- **Exercise directions**:
Set down the records once more, please, exactly and with the pictures left out.

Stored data
◆ ◆ ◆

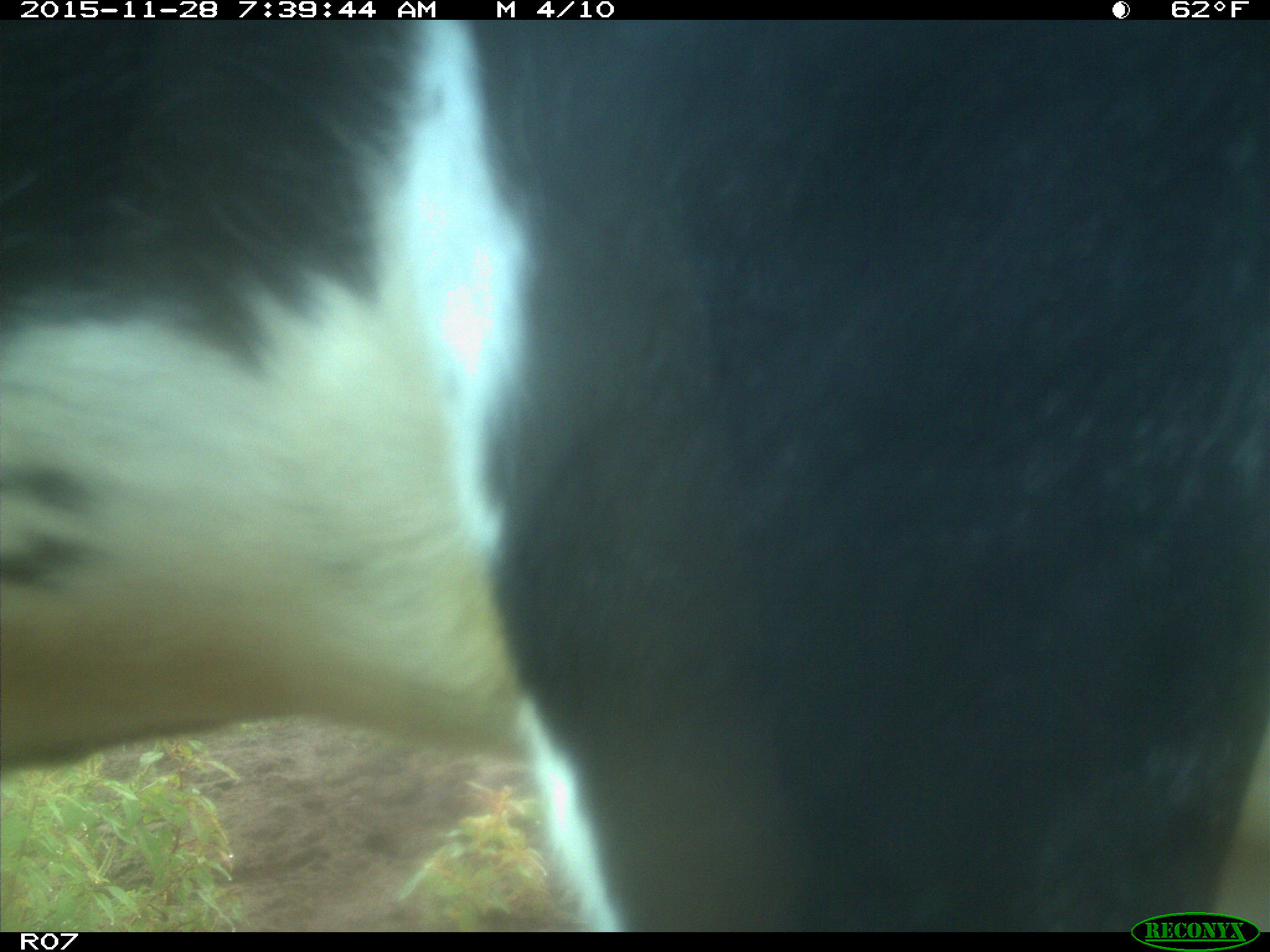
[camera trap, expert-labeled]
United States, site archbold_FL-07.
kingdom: Animalia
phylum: Chordata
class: Mammalia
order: Artiodactyla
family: Bovidae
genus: Bos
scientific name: Bos taurus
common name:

◆ ◆ ◆

- **Expected answer**:
[camera trap, expert-labeled]
United States, site archbold_FL-07.
kingdom: Animalia
phylum: Chordata
class: Mammalia
order: Artiodactyla
family: Bovidae
genus: Bos
scientific name: Bos taurus
common name:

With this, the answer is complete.